▶
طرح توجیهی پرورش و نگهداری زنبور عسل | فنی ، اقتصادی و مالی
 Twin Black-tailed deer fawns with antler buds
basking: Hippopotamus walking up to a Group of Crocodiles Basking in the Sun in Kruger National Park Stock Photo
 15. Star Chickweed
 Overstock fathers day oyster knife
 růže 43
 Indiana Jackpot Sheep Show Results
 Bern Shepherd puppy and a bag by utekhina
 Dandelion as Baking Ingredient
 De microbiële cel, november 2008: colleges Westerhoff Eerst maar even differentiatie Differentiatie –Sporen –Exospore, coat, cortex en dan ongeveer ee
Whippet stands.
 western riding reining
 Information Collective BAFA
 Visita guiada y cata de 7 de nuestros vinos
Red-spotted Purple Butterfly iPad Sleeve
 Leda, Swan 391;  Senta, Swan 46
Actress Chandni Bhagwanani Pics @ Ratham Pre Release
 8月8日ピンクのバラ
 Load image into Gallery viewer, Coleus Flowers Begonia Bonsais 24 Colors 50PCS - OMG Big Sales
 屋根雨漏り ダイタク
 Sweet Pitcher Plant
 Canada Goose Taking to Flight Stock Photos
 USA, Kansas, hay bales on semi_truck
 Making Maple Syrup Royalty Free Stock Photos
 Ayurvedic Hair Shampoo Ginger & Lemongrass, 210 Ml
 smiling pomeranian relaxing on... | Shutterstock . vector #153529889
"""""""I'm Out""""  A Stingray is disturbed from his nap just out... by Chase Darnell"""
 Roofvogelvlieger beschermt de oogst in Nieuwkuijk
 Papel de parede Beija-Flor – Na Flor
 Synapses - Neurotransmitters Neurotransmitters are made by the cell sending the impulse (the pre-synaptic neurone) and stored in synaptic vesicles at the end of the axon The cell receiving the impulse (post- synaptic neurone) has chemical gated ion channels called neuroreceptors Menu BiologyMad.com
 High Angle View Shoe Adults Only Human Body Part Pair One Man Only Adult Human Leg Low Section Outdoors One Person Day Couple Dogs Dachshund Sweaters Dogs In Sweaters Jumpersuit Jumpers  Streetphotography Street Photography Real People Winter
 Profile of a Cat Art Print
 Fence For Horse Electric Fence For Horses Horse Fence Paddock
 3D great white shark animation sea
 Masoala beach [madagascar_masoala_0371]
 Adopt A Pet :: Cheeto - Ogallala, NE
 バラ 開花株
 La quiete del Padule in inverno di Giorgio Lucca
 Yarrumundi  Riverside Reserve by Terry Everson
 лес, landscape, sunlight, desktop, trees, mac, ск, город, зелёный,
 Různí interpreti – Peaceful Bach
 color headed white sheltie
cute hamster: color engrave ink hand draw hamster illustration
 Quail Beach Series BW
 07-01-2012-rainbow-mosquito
◀
## [WHAT IS REQUIRED]
Write out the listing's lines exactly, from its first line through the line that contains "Whippet stands.", and stop there.

## [WRITTEN ANSWER]
طرح توجیهی پرورش و نگهداری زنبور عسل | فنی ، اقتصادی و مالی
 Twin Black-tailed deer fawns with antler buds
basking: Hippopotamus walking up to a Group of Crocodiles Basking in the Sun in Kruger National Park Stock Photo
 15. Star Chickweed
 Overstock fathers day oyster knife
 růže 43
 Indiana Jackpot Sheep Show Results
 Bern Shepherd puppy and a bag by utekhina
 Dandelion as Baking Ingredient
 De microbiële cel, november 2008: colleges Westerhoff Eerst maar even differentiatie Differentiatie –Sporen –Exospore, coat, cortex en dan ongeveer ee
Whippet stands.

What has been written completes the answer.